## PROBLEM TO WORK ON:
Put every line of the listing below into a Markdown table with the columns Row and Listing line. Number each line and leave out blank lines.
* * * * * * *
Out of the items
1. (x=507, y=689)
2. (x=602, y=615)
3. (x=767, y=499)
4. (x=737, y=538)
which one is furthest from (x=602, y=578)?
* * * * * * *
## SOLUTION TO THE EXERCISE:
| Row | Listing line |
|---|---|
| 1 | Out of the items |
| 2 | 1. (x=507, y=689) |
| 3 | 2. (x=602, y=615) |
| 4 | 3. (x=767, y=499) |
| 5 | 4. (x=737, y=538) |
| 6 | which one is furthest from (x=602, y=578)? |